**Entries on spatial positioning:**
────────────────

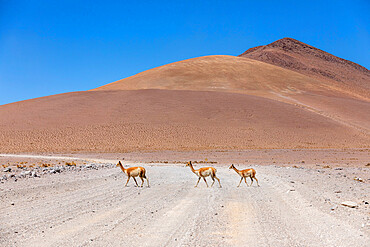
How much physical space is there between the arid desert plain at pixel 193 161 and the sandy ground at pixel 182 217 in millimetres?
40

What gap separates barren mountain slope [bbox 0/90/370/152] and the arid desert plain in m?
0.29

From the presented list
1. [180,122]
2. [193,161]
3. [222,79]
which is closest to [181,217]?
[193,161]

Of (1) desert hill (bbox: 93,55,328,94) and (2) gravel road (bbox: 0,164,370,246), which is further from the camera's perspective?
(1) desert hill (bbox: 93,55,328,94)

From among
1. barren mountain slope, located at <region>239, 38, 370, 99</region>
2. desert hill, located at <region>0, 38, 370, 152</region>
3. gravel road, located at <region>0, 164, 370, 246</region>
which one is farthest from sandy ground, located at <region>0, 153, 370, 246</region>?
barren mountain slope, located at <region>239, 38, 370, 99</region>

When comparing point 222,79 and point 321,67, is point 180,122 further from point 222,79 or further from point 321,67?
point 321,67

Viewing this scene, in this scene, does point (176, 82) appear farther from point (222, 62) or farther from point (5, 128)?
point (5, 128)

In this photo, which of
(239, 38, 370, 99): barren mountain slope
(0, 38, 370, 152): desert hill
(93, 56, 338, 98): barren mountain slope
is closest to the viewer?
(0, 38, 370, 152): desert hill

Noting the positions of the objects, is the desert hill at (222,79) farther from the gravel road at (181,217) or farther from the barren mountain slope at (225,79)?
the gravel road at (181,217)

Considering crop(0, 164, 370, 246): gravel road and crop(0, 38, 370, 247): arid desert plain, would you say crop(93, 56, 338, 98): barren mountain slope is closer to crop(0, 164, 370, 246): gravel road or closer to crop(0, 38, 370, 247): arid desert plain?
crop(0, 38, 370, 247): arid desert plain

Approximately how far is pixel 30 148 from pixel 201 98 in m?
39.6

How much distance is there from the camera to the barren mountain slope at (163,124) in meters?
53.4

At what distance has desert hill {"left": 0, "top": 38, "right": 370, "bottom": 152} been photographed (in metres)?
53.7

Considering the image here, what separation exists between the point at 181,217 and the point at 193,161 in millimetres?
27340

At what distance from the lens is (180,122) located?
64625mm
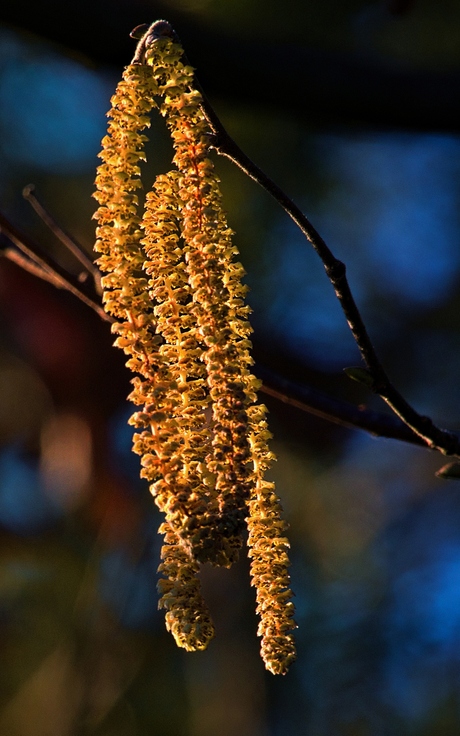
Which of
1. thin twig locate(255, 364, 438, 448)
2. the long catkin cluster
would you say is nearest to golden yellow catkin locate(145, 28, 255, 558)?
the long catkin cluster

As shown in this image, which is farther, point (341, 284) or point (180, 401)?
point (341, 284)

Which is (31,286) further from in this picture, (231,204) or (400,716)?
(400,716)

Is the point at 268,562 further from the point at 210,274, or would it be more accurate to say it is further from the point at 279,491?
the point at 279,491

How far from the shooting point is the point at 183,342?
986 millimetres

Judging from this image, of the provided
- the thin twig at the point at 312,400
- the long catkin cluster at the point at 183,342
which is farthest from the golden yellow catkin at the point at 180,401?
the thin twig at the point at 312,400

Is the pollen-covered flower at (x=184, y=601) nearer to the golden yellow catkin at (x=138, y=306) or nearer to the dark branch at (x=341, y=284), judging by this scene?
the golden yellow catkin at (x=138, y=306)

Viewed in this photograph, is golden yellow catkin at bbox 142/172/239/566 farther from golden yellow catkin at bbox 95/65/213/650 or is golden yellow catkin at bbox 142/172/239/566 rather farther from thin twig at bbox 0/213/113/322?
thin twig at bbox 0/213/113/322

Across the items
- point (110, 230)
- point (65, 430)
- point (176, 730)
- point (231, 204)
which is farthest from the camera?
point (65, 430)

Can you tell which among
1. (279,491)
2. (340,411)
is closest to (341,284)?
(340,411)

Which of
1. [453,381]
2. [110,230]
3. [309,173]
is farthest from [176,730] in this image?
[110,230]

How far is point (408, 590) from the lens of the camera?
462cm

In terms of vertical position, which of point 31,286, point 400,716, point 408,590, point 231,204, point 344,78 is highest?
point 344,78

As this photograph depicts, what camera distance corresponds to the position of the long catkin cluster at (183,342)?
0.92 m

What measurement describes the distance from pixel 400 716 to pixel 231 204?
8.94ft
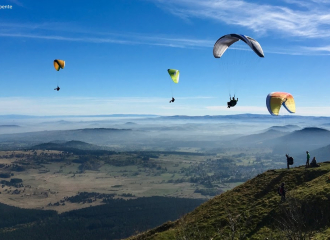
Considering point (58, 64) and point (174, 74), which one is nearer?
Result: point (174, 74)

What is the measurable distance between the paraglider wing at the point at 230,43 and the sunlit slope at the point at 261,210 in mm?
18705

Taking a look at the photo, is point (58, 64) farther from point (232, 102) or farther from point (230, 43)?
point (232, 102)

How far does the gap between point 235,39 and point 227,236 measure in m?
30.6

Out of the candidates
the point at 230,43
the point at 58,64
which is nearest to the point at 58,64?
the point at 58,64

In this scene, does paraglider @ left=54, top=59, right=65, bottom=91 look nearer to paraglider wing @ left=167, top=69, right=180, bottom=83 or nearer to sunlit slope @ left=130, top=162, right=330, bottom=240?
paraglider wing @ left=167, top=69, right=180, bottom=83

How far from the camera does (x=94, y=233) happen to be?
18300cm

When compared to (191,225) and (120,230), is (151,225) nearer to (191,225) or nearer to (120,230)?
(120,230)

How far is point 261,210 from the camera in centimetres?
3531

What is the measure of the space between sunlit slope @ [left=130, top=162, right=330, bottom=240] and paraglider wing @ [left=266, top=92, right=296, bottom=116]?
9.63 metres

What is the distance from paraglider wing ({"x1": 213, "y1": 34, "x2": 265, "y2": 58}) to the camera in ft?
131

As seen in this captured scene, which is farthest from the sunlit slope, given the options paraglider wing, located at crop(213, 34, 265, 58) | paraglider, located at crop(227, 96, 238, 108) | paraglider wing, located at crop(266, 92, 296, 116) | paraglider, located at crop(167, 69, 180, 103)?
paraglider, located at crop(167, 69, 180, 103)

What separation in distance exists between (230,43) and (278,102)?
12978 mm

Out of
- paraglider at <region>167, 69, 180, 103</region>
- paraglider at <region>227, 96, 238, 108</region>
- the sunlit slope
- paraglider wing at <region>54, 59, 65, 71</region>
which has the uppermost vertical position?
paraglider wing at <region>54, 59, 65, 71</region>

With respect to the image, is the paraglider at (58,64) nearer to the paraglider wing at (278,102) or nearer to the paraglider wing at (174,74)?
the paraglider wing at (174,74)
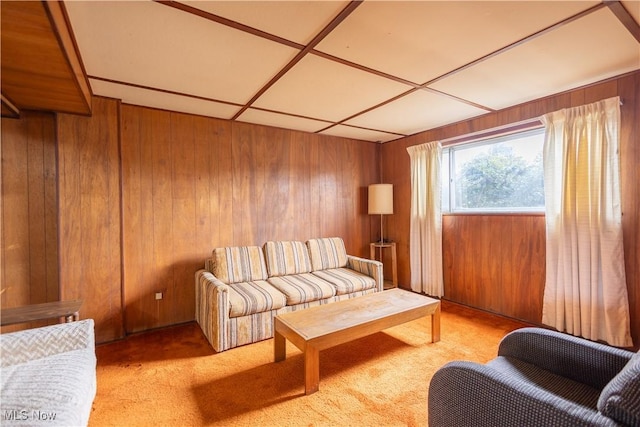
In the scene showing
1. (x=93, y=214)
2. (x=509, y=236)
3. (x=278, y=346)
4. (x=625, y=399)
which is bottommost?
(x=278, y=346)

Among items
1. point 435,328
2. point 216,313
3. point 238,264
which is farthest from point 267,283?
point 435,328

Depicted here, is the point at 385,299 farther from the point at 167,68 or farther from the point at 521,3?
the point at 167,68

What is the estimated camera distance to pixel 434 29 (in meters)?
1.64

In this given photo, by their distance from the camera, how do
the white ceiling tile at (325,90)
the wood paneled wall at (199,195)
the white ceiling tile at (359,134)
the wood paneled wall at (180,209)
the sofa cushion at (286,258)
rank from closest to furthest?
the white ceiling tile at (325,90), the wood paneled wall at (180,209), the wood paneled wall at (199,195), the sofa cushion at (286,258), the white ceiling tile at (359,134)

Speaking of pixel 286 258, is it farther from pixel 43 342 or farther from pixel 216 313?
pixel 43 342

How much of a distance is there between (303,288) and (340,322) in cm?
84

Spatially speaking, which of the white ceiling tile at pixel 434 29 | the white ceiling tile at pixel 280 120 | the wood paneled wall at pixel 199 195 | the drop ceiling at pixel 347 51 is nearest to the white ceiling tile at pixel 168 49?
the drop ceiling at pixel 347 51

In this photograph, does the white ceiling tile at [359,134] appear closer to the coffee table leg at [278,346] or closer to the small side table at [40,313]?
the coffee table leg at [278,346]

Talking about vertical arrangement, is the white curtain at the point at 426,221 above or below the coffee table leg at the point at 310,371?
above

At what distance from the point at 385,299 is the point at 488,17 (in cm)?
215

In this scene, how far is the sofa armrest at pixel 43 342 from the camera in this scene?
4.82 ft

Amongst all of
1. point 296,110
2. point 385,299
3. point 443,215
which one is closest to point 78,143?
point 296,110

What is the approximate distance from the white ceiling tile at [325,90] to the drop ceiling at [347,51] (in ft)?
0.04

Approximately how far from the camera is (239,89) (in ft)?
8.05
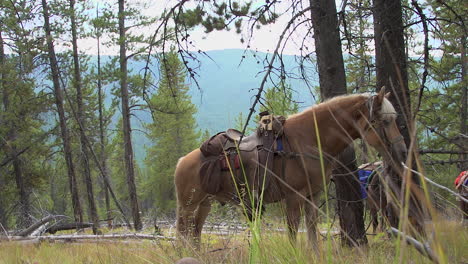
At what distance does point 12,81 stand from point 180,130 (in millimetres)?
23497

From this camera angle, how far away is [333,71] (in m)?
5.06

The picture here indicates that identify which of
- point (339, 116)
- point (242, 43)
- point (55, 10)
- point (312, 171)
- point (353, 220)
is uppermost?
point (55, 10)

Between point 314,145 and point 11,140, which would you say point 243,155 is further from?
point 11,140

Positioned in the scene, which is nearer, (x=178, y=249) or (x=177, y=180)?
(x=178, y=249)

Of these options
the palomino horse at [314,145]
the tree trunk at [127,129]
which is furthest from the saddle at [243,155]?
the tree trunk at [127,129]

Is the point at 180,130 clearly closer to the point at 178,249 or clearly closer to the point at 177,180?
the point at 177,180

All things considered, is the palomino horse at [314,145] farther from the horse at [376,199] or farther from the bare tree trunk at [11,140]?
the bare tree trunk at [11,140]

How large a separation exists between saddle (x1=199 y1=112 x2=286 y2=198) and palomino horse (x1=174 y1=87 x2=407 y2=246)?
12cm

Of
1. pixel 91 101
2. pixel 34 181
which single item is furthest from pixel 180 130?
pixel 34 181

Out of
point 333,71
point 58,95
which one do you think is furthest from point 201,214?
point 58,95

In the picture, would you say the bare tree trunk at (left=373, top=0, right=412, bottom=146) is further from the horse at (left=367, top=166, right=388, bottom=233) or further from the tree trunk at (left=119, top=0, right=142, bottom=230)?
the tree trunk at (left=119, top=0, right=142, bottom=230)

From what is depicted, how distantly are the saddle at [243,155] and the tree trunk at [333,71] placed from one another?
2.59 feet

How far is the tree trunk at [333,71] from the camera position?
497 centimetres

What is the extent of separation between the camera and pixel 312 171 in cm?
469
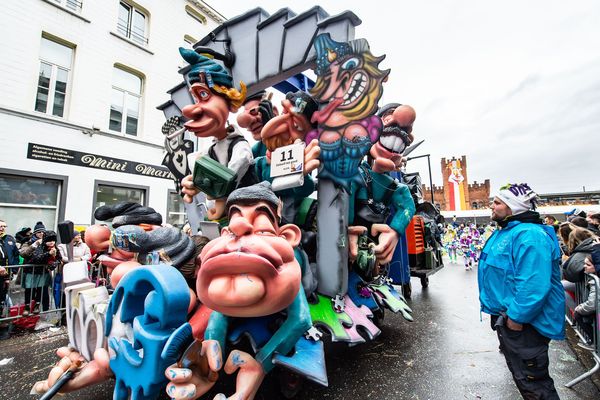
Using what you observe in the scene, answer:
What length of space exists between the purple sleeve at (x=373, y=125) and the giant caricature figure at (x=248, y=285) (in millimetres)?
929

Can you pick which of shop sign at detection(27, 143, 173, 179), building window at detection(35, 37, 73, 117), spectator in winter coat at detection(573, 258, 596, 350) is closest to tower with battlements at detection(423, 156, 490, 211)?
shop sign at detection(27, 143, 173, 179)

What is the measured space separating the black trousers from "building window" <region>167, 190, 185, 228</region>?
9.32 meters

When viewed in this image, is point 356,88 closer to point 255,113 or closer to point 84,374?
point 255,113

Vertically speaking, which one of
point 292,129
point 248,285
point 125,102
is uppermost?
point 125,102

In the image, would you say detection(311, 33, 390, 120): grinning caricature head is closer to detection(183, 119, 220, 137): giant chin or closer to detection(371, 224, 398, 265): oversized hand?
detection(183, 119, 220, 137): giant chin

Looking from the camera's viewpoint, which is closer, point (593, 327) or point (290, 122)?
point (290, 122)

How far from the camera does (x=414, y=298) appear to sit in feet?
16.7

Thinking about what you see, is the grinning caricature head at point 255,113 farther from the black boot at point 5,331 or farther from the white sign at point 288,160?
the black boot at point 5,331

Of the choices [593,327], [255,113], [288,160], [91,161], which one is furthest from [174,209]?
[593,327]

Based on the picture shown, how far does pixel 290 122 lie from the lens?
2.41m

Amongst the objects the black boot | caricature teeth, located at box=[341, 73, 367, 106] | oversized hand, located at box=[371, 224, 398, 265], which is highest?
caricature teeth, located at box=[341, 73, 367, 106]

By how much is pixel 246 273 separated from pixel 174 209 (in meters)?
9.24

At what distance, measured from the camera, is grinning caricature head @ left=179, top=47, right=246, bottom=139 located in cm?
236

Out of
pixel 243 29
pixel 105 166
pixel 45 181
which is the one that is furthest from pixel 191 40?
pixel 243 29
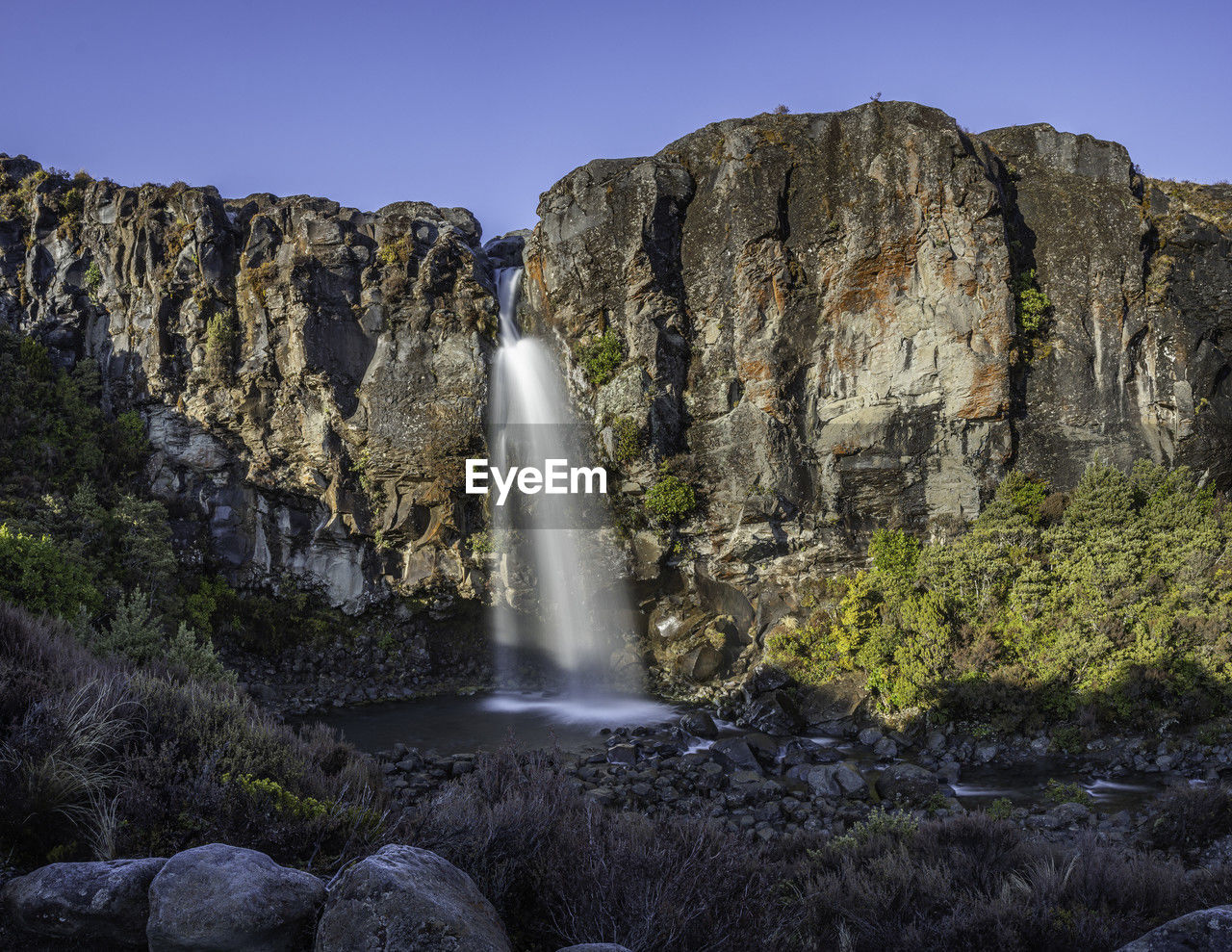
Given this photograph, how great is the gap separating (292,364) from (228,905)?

────────────────

Take the lines from the one that contains "In the image, would" down to the last line of the listing above, both included, and set them down exactly, leaving out pictures.

In the image, would you say detection(311, 33, 390, 120): grinning caricature head is closer to detection(183, 119, 220, 137): giant chin or closer to detection(371, 224, 398, 265): oversized hand?
detection(183, 119, 220, 137): giant chin

Looking from the camera's viewpoint, which is closer, point (593, 327) or point (290, 122)?
point (290, 122)

How far from the camera does (x=414, y=298) appear to sit in feet?
16.7

Thinking about what you see, is the grinning caricature head at point 255,113 farther from the black boot at point 5,331 or farther from the white sign at point 288,160?
the black boot at point 5,331

Of the choices [593,327], [255,113], [288,160], [91,161], which one is furthest from [174,209]?
[593,327]

Based on the picture shown, how far does pixel 290 122 lie from the lens?
2.41m

Amongst the objects the black boot | caricature teeth, located at box=[341, 73, 367, 106] | oversized hand, located at box=[371, 224, 398, 265], which is highest?
caricature teeth, located at box=[341, 73, 367, 106]

By how much is pixel 246 273 separated from pixel 174 209 (in meters)?
9.24

At what distance, measured from the camera, is grinning caricature head @ left=179, top=47, right=246, bottom=139 located in cm?
236

Out of
pixel 243 29
pixel 105 166
pixel 45 181
which is the one that is furthest from pixel 191 40?
pixel 243 29
Given this photograph, how great is the gap separating (292,364) from (228,905)?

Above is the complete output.